The fitted values are toggled off by default to reduce the complexity of
the plot, but these can be added if desired. Note that because we are
using a regular time index of the yearmon
class, we need to
add scale_x_yearmon()
.
sw_sweep(fcast_ets) %>%
ggplot(aes(x = index, y = price, color = key)) +
geom_ribbon(aes(ymin = lo.95, ymax = hi.95),
fill = "#D5DBFF", color = NA, linewidth = 0) +
geom_ribbon(aes(ymin = lo.80, ymax = hi.80, fill = key),
fill = "#596DD5", color = NA, linewidth = 0, alpha = 0.8) +
geom_line(linewidth = 1) +
labs(title = "US Alcohol Sales, ETS Model Forecast", x = "", y = "Millions",
subtitle = "Regular Time Index") +
scale_y_continuous(labels = scales::label_dollar()) +
scale_x_yearmon(n = 12, format = "%Y") +
scale_color_tq() +
scale_fill_tq() +
theme_tq()
Because the ts
object was created with the
tk_ts()
function, it contained a timetk index that was
carried with it throughout the forecasting workflow. As a result, we can
use the timetk_idx
argument, which maps the original
irregular index (dates) and a generated future index to the regularized
time series (yearmon). This results in the ability to return an index of
date and datetime, which is not currently possible with the
forecast
objects. Notice that the index is returned as
date
class.
## Warning in .check_tzones(e1, e2): 'tzone' attributes are inconsistent
## # A tibble: 6 × 7
## index key price lo.80 lo.95 hi.80 hi.95
## <date> <chr> <dbl> <dbl> <dbl> <dbl> <dbl>
## 1 2007-01-01 actual 6627 NA NA NA NA
## 2 2007-02-01 actual 6743 NA NA NA NA
## 3 2007-03-01 actual 8195 NA NA NA NA
## 4 2007-04-01 actual 7828 NA NA NA NA
## 5 2007-05-01 actual 9570 NA NA NA NA
## 6 2007-06-01 actual 9484 NA NA NA NA
## Warning in .check_tzones(e1, e2): 'tzone' attributes are inconsistent
## # A tibble: 6 × 7
## index key price lo.80 lo.95 hi.80 hi.95
## <date> <chr> <dbl> <dbl> <dbl> <dbl> <dbl>
## 1 2017-07-01 forecast 12117. 11309. 10882. 12924. 13351.
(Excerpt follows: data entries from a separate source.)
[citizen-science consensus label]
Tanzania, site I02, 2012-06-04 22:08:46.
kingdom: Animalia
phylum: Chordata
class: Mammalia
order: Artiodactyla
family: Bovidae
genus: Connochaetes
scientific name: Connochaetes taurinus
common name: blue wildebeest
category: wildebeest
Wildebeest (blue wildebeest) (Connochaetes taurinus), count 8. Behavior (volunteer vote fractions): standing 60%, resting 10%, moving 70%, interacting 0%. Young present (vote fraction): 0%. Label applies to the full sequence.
## 2 2017-08-01 forecast 12697. 11828. 11367. 13566. 14027.
## 3 2017-09-01 forecast 12203. 11343. 10888. 13063. 13518.
## 4 2017-10-01 forecast 12723. 11800. 11311. 13647. 14136.
## 5 2017-11-01 forecast 12559. 11619. 11122. 13499. 13996.
## 6 2017-12-01 forecast 14499. 13380. 12788. 15618. 16211.
We can build the same plot with dates in the x-axis now.
sw_sweep(fcast_ets, timetk_idx = TRUE) %>%
ggplot(aes(x = index, y = price, color = key)) +
geom_ribbon(aes(ymin = lo.95, ymax = hi.95),
fill = "#D5DBFF", color = NA, linewidth = 0) +
geom_ribbon(aes(ymin = lo.80, ymax = hi.80, fill = key),
fill = "#596DD5", color = NA, linewidth = 0, alpha = 0.8) +
geom_line(linewidth = 1) +
labs(title = "US Alcohol Sales, ETS Model Forecast", x = "", y = "Millions",
subtitle = "Irregular Time Index") +
scale_y_continuous(labels = scales::dollar) +
scale_x_date(date_breaks = "1 year", date_labels = "%Y") +
scale_color_tq() +
scale_fill_tq() +
theme_tq()
## Warning in .check_tzones(e1, e2): 'tzone' attributes are inconsistent
In this example, there is not much benefit to returning an irregular time series. However, when working with frequencies below monthly, the ability to return irregular index values becomes more apparent.